• To be done
Locate each line in the rows below that contains the string "right", treating uppercase and lowercase as distinct, and copy those lines.

──────── Dataset records ────────

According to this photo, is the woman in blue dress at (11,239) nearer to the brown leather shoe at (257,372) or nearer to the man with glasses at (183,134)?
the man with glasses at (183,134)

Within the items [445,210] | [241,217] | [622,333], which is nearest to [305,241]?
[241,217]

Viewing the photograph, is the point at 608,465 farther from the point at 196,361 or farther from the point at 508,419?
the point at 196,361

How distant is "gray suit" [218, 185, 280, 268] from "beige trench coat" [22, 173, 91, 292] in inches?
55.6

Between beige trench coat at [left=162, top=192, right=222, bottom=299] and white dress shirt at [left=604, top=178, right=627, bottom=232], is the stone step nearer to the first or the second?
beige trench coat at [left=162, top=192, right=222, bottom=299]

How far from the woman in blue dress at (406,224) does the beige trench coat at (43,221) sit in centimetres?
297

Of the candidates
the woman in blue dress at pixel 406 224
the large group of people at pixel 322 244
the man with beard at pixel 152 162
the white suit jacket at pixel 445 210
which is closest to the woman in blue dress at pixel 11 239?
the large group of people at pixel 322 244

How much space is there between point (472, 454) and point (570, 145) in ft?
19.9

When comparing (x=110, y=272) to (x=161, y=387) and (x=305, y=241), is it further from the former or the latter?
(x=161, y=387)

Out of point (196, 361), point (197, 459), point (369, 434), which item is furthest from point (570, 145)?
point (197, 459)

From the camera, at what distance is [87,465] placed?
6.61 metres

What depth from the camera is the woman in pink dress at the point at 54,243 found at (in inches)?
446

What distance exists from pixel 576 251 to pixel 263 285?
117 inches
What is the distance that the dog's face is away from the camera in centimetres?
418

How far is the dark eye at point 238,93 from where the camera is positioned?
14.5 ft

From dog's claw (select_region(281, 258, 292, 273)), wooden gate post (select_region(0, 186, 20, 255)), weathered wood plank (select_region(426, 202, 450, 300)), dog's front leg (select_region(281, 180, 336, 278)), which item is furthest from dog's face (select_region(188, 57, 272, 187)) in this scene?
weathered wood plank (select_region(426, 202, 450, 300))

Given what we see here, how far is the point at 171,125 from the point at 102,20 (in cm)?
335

────────

• Finished task
Between beige trench coat at [left=162, top=192, right=222, bottom=299] and white dress shirt at [left=604, top=178, right=627, bottom=232], is the stone step nearer to the first or the second?
beige trench coat at [left=162, top=192, right=222, bottom=299]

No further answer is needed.